Reading passage:
╭──

So, I think it'll be 3-4 weeks before you see the useNames = FALSE version, but I hope to get it out no later than mid-December.

HenrikBengtsson commented 1 year ago

@PeteHaitch, I'm just updated the develop branch to use useNames = FALSE by default. Hopefully, this helps you test towards this upcoming version. To install it, use:

remotes::install_github("HenrikBengtsson/matrixStats", ref = "develop")

BTW, I also deprecated useNames = NA, so it gives a deprecatedWarning. Don't think that'll affect anything on your end. The goal is to defunct useNames = NA soon after the useNames = FALSE release is out.

PS. matrixStats 0.63.0 is now on CRAN, but that was just a minor release (NEWS), which shouldn't affect you at all.

zeehio commented 1 year ago

Hi Henrik,

Just following our twitter thread: https://twitter.com/henrikbengtsson/status/1593674832448614400?s=20&t=i3VT8eg5IYydevMC8gFfww

In spectrometry one typically can have a matrix with one spectra per row. The "mean spectra" is computed with colMeans(). Even if I have used R for more than a decade, I still doubt if rowMeans() returns a vector with "the mean of each row" or a vector with "the average row". I find embarrassing to admit that I often have to check it.

I've seen hidden bugs due to confusing rowMeans() with colMeans() or other similar row/col functions. Some are mine, some are in other people's code, possibly due to that same confusion I have. Those bugs would have been avoided if proper names had been set (and preserved) in the calculations. That's why I usually tell people to name things and check the names. Especially when teaching/learning, having good names by default helps students a lot.

I understand the performance impact of keeping track of names everywhere and I understand the goals of matrixStats. I'd say getting good performance comes after getting the right calculations, and it's easier to get things right first and then ignore names to make it faster, than get things fast but wrong and not having names to figure out why.

Knowing your HPC work, I fully understand that performance is a priority to you and to this package. I wish R was faster in keeping track of names so both goals would not conflict. So I will keep telling everyone to useNames=TRUE and explain its performance impact, as I once told them to use stringsAsFactors=FALSE, and I will wait for the day the performance impact is so low that useNames=FALSE doesn't pay off. (Submitting a patch to R fixing the cost would be great but I guess it's not that easy or it would have already been done).

╰──

Recorded information:
╭──

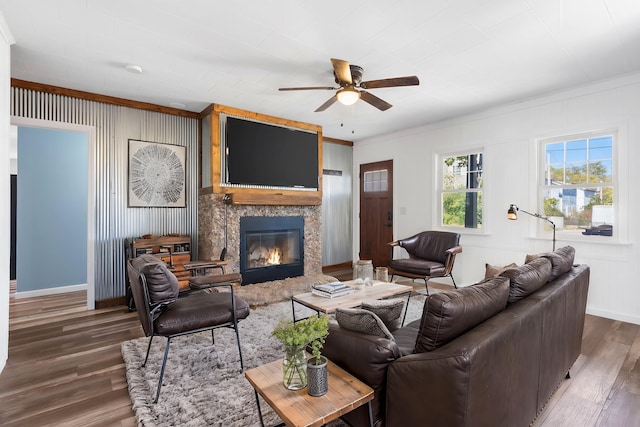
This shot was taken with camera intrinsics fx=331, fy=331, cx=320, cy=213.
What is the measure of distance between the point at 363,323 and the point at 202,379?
146 cm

╰──

Instructions to follow: Change "performance" to "speed" in the matrixStats thread between "Knowing your HPC" and "already been done).", inclusive, and give that passage again. Answer from the matrixStats discussion thread alone.

Exercise result:
Knowing your HPC work, I fully understand that speed is a priority to you and to this package. I wish R was faster in keeping track of names so both goals would not conflict. So I will keep telling everyone to useNames=TRUE and explain its speed impact, as I once told them to use stringsAsFactors=FALSE, and I will wait for the day the speed impact is so low that useNames=FALSE doesn't pay off. (Submitting a patch to R fixing the cost would be great but I guess it's not that easy or it would have already been done).